## START

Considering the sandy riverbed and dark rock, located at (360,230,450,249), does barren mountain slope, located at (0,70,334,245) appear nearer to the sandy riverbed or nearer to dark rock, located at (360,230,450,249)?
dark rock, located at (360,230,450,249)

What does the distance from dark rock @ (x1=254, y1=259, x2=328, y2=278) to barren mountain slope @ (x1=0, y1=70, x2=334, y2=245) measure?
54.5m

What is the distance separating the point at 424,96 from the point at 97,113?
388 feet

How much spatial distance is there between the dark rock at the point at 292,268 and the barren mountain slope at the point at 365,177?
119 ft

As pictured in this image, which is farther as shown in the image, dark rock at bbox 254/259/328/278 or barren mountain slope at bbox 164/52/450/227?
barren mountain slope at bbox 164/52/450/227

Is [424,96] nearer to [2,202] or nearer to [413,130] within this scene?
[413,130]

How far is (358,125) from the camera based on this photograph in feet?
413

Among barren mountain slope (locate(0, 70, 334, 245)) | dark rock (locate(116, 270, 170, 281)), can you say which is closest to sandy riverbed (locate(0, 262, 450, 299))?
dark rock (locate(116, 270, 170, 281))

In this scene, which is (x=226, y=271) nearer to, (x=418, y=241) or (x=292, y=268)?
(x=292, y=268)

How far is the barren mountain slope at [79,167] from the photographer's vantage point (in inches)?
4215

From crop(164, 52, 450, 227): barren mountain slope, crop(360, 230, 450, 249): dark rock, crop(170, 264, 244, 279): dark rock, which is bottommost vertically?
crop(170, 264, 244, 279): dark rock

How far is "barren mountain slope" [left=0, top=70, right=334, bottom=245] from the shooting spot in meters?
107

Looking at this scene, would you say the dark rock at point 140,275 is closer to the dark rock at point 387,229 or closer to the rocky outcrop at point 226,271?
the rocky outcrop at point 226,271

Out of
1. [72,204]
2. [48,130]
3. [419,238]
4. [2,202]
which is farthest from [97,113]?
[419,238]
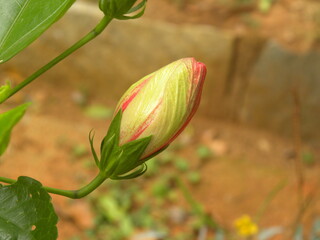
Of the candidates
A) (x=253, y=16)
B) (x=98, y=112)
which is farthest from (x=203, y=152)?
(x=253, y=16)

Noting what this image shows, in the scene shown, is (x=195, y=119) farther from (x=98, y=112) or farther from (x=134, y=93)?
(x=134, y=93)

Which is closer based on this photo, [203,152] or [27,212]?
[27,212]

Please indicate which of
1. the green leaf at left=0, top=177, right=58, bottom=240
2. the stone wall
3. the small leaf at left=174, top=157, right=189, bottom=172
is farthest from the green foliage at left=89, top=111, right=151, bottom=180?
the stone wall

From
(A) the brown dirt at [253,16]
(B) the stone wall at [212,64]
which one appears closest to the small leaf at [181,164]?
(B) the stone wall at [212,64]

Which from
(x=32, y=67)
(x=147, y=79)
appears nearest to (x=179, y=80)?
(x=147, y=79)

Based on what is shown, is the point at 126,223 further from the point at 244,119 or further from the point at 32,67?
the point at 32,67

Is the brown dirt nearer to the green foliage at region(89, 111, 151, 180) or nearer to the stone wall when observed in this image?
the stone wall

## END

OBJECTIVE:
Print the full listing exactly, dropping the pictures.

RIGHT ANSWER:
Considering the sandy riverbed and dark rock, located at (360,230,450,249), does barren mountain slope, located at (0,70,334,245) appear nearer to the sandy riverbed or nearer to dark rock, located at (360,230,450,249)?
dark rock, located at (360,230,450,249)

What does the distance from dark rock @ (x1=254, y1=259, x2=328, y2=278) to barren mountain slope @ (x1=0, y1=70, x2=334, y2=245) measure?
54.5m

What is the distance separating the point at 424,96 from the point at 97,113?
388 feet

How much spatial distance is there between the dark rock at the point at 292,268 and the barren mountain slope at the point at 365,177?
119 ft

As pictured in this image, which is farther as shown in the image, dark rock at bbox 254/259/328/278 or barren mountain slope at bbox 164/52/450/227?
barren mountain slope at bbox 164/52/450/227

Is [424,96] nearer to [2,202] or nearer to [413,130] within this scene?
[413,130]

How far is (358,125) from the camera based on this photograph in feet?
413

Among barren mountain slope (locate(0, 70, 334, 245)) | dark rock (locate(116, 270, 170, 281)), can you say which is closest to sandy riverbed (locate(0, 262, 450, 299))?
dark rock (locate(116, 270, 170, 281))

In this scene, which is (x=226, y=271) nearer to, (x=418, y=241) or (x=292, y=268)?
(x=292, y=268)

How far is the barren mountain slope at [79,167] from the photographer's vantage point (in inches)?
4215

From crop(164, 52, 450, 227): barren mountain slope, crop(360, 230, 450, 249): dark rock, crop(170, 264, 244, 279): dark rock, which is bottommost vertically?
crop(170, 264, 244, 279): dark rock

How far is "barren mountain slope" [left=0, top=70, right=334, bottom=245] from the shooting spot in meters?
107

Looking at this scene, would you say the dark rock at point 140,275 is closer to the dark rock at point 387,229 or closer to the rocky outcrop at point 226,271?
the rocky outcrop at point 226,271

Out of
1. [72,204]
2. [48,130]
3. [419,238]
4. [2,202]
which is farthest from [97,113]?
[419,238]
Of the candidates
A) (x=253, y=16)
B) (x=98, y=112)
which is farthest from (x=203, y=152)?
(x=253, y=16)

Noting what this image shows, in the scene shown, is (x=195, y=119) farther from (x=98, y=112) or farther from (x=134, y=93)?
(x=134, y=93)

Which is closer based on this photo, [203,152] or [27,212]?
[27,212]

Please indicate which of
1. the green leaf at left=0, top=177, right=58, bottom=240
2. the stone wall
3. the small leaf at left=174, top=157, right=189, bottom=172
is farthest from the green foliage at left=89, top=111, right=151, bottom=180?
the stone wall

From
(A) the brown dirt at [253,16]
(B) the stone wall at [212,64]
which one appears closest to the small leaf at [181,164]?
(B) the stone wall at [212,64]

Which from
(x=32, y=67)
(x=147, y=79)
appears nearest to (x=179, y=80)?
(x=147, y=79)

Based on what is shown, is the point at 126,223 further from the point at 244,119 or further from the point at 32,67?
the point at 32,67

Is the brown dirt nearer to the green foliage at region(89, 111, 151, 180) or nearer to the stone wall when observed in this image?
the stone wall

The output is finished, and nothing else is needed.